For me, prepping is a pantry full of imperishable (or long-expiry) goods. It’s gallons of water set by (including some distilled) for drinking, cooking, and cleaning if the municipal tap were to suddenly run dry. It’s a fire plan, a get-home plan, and a reliable, efficient plug-in hybrid (with a full tank of gas). It’s giving my neighbors, even the ones I don’t like, some homegrown tomatoes, and letting them know I’m here if they need me for anything. It’s thinking about the future and the living we can sustain.
Before writing When/If, I'd been exploring the future climate change will bring through fiction.
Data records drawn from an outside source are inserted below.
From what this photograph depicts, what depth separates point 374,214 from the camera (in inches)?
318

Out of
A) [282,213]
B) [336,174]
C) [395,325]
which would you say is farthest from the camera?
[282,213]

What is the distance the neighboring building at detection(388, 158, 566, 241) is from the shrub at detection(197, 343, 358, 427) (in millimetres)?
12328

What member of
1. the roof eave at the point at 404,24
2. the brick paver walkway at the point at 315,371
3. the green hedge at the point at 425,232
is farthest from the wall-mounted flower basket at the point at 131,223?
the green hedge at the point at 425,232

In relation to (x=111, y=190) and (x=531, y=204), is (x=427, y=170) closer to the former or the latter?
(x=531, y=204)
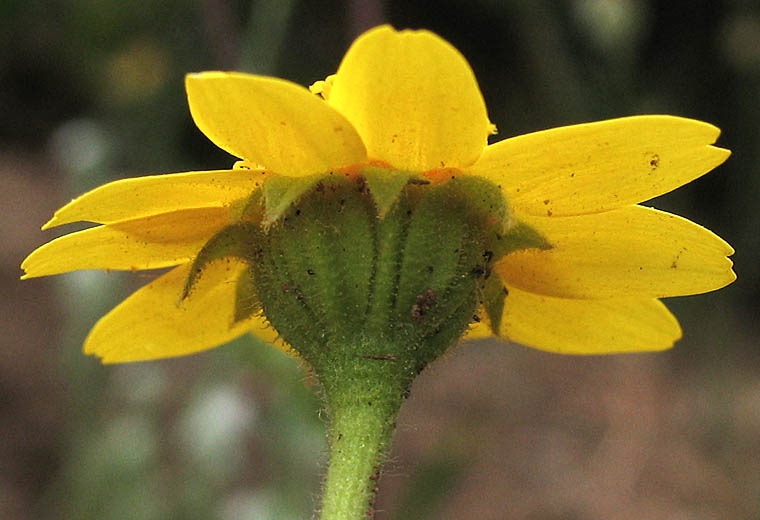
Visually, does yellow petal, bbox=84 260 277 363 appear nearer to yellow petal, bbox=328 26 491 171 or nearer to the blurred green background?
yellow petal, bbox=328 26 491 171

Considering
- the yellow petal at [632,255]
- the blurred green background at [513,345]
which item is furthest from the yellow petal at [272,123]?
the blurred green background at [513,345]

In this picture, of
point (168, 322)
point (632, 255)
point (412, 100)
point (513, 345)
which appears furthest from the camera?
point (513, 345)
I'm the author of Above All Men (MG Press, 2014), which won the Coil Book Award, was chosen as a Midwest Connections Pick by the Midwest Independent Booksellers Association, and was included as a Best Book of 2014 selection for The Next Best Book Club and Chicago Book Review; Moon Up, Past Full (Alternating Current Press, 2015); and 8th Street Power & Light (MG Press, 2016). My writing also appears in Los Angeles Review of Books, The Millions, Fiddleblack, [PANK] Magazine, Midwestern Gothic, and elsewhere.
Whereas my fiction engages the dystopian, my work here ultimately imagines possibility. What future is likely? What future do we want to build? What do we need in order to make it a reality? My aim is to fortify you in the same way a full pantry will: you may not need that can of soup today, but tomorrow you might.